Abstract
Chemical Engineering is the engineering discipline that focuses on chemical transformations of lower value raw materials to higher value products. As such, a significant number of graduates work in food process industries, the core of cooking is chemical transformation after all. While the typical Chemical Engineering undergraduate program addresses core concepts common in food processing such as heat transfer, fluid flow, and control systems, it does not necessarily show these concepts within food-related contexts. Further, it is important to introduce students to the regulatory, ethical, and above all cultural context for food processing which is very different from that of typical chemical production contexts. This poster will describe the content, format, and outcomes of a one-semester Applied Food Science and Engineering course for undergraduate engineers which seeks to address these lacks and provide industry-ready graduates who are prepared to produce food products at scale and with an eye to doing so with the health of the public and the environment in mind.
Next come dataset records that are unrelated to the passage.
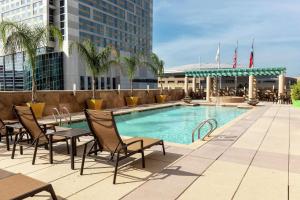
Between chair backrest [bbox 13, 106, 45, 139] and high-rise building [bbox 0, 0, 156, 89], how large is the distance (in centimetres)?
3098

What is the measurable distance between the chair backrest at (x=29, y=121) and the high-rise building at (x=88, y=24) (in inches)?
1220

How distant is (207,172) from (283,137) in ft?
14.1

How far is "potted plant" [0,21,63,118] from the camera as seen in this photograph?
11.0 meters

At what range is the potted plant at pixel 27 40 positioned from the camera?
1103 cm

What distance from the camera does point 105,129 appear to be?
14.1 feet

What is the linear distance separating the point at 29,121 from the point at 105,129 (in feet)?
6.56

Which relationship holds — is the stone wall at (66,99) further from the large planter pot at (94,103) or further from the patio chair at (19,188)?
the patio chair at (19,188)

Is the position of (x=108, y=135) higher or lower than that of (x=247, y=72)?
lower

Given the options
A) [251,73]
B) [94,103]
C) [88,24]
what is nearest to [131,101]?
[94,103]

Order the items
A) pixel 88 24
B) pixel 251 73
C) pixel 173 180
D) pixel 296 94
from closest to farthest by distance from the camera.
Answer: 1. pixel 173 180
2. pixel 296 94
3. pixel 251 73
4. pixel 88 24

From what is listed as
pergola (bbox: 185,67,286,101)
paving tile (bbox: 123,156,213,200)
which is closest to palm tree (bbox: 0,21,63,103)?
paving tile (bbox: 123,156,213,200)

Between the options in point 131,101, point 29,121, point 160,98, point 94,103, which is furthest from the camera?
point 160,98

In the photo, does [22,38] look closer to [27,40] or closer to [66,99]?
[27,40]

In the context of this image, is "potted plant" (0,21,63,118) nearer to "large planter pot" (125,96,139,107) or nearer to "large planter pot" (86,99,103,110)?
"large planter pot" (86,99,103,110)
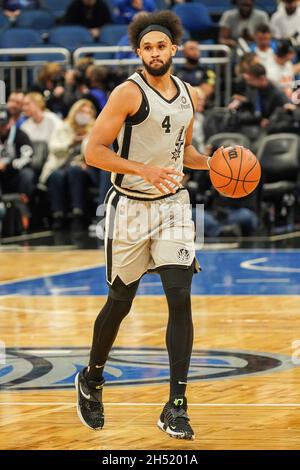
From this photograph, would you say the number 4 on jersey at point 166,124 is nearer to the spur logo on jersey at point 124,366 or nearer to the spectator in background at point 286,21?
the spur logo on jersey at point 124,366

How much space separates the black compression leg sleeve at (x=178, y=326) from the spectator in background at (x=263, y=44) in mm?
11706

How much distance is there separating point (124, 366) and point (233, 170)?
1987 mm

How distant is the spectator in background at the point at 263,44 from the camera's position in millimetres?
17688

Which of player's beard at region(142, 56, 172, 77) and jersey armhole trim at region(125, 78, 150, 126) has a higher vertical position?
player's beard at region(142, 56, 172, 77)

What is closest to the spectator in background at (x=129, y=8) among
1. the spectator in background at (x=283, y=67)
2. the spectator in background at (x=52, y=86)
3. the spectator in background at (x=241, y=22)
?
the spectator in background at (x=241, y=22)

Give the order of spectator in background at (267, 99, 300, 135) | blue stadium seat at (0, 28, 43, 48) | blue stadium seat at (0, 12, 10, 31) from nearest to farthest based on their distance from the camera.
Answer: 1. spectator in background at (267, 99, 300, 135)
2. blue stadium seat at (0, 28, 43, 48)
3. blue stadium seat at (0, 12, 10, 31)

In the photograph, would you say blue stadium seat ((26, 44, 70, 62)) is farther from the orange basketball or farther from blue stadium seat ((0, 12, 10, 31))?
the orange basketball

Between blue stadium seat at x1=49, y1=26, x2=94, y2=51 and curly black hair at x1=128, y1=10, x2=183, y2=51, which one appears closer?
curly black hair at x1=128, y1=10, x2=183, y2=51

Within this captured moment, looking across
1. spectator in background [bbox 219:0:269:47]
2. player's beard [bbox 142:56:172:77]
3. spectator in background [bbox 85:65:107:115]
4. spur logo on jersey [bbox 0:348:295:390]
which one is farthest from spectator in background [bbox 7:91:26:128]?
player's beard [bbox 142:56:172:77]

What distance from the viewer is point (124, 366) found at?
8258mm

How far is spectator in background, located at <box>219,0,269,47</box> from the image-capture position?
1866cm

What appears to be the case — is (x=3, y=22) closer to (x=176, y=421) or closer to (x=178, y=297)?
(x=178, y=297)

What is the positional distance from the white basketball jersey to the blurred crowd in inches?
382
The course is a four-credit-hour course with a laboratory component, taught in a food-safe laboratory. The core audience of the course is senior-level students, although others are also welcome. By the senior year, students are familiar with fluid flow, heat and mass transfer, thermodynamics, reaction kinetics, and are also taking their controls and process design courses. The core food-science related course outcomes are for students to develop: 1) Their understanding of the chemical constituents of foods; 2) A familiarity with the most common reaction families in food production; 3) An understanding of the colloid and surface chemistry that occurs in many food systems; 4) An understanding of approaches to food preservation; 5) Conversant knowledge in the regulatory framework that oversees food and beverage production and finally 6) Their understanding of food processes within the lens of ethics, culture, and sustainability. This ambitious set of goals is undertaken through problem-based learning, wherein the entire course is broken into about six real-world problems. Student teams are challenged to assemble a report that addresses the problem, and spend two weeks researching, experimenting, and discussing aspects of the problem with faculty and each other. Each problem is carefully selected to hit a variety of outcomes from the above list.